Listing:
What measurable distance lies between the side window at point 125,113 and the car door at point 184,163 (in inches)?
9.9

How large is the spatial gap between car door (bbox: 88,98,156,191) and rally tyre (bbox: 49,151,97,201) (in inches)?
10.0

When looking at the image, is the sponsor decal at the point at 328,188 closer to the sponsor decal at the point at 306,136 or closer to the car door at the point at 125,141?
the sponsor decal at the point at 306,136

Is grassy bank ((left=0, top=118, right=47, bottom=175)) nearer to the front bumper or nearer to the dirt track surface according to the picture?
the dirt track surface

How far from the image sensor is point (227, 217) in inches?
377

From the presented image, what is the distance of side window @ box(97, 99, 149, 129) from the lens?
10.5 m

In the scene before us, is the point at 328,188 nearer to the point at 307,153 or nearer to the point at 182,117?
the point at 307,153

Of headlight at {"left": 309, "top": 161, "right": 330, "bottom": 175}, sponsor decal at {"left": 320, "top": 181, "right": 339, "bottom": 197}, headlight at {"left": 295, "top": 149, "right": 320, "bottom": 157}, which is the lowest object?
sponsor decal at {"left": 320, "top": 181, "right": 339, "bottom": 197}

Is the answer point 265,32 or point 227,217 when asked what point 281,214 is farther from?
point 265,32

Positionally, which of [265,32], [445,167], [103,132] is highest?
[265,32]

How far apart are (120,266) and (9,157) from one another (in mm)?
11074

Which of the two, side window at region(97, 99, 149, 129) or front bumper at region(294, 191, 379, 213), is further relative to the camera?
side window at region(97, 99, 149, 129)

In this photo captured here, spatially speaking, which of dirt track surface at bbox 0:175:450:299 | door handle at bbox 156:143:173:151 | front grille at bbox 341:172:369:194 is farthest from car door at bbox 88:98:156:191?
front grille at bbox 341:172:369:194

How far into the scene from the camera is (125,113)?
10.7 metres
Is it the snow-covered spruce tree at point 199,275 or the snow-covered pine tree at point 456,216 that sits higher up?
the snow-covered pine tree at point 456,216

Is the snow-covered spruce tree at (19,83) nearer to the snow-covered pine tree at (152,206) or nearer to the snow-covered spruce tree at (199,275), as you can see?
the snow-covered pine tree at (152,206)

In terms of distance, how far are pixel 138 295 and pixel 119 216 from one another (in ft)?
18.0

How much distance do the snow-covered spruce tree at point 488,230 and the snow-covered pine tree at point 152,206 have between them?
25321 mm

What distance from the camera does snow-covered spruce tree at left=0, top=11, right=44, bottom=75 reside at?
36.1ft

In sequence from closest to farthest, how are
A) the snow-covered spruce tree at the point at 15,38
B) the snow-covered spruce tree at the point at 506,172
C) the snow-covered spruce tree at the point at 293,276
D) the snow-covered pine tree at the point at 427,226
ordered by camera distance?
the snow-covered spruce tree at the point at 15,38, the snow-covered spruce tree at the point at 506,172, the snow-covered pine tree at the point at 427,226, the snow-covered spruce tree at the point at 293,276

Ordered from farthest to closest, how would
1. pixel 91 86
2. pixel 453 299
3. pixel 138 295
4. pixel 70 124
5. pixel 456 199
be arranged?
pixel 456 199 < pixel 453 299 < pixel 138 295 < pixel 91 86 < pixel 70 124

Short problem:
Return the listing above word for word, from the line with "Which of the" up to and including its final line.

Output of the task:
Which of the two, side window at region(97, 99, 149, 129) or front bumper at region(294, 191, 379, 213), is further relative to the camera?
side window at region(97, 99, 149, 129)

In this photo captured here, spatially speaking, which of dirt track surface at bbox 0:175:450:299 | door handle at bbox 156:143:173:151 | front grille at bbox 341:172:369:194 is farthest from car door at bbox 88:98:156:191?
front grille at bbox 341:172:369:194

How far into the scene from the camera is (125,113)?
10.7 metres
Is it the snow-covered spruce tree at point 199,275 or the snow-covered pine tree at point 456,216 that sits higher up?
the snow-covered pine tree at point 456,216

Is the snow-covered spruce tree at (19,83) nearer to the snow-covered pine tree at (152,206) or nearer to the snow-covered spruce tree at (199,275), as you can see?
the snow-covered pine tree at (152,206)

In terms of distance, how far are pixel 138 295 and pixel 119 216 from one another (in ft)?
18.0

How much distance do the snow-covered spruce tree at point 488,230 and the snow-covered pine tree at point 152,206 have between them?
25321 mm

What distance from the camera does snow-covered spruce tree at left=0, top=11, right=44, bottom=75 reside at?
36.1ft

In sequence from closest to farthest, how are
A) the snow-covered spruce tree at the point at 15,38
B) the snow-covered spruce tree at the point at 506,172
C) the snow-covered spruce tree at the point at 293,276
D) the snow-covered pine tree at the point at 427,226
ordered by camera distance?
the snow-covered spruce tree at the point at 15,38, the snow-covered spruce tree at the point at 506,172, the snow-covered pine tree at the point at 427,226, the snow-covered spruce tree at the point at 293,276

Ordered from farthest to closest, how would
1. pixel 91 86
2. pixel 453 299
3. pixel 138 295
4. pixel 70 124
5. pixel 456 199
be arranged?
pixel 456 199 < pixel 453 299 < pixel 138 295 < pixel 91 86 < pixel 70 124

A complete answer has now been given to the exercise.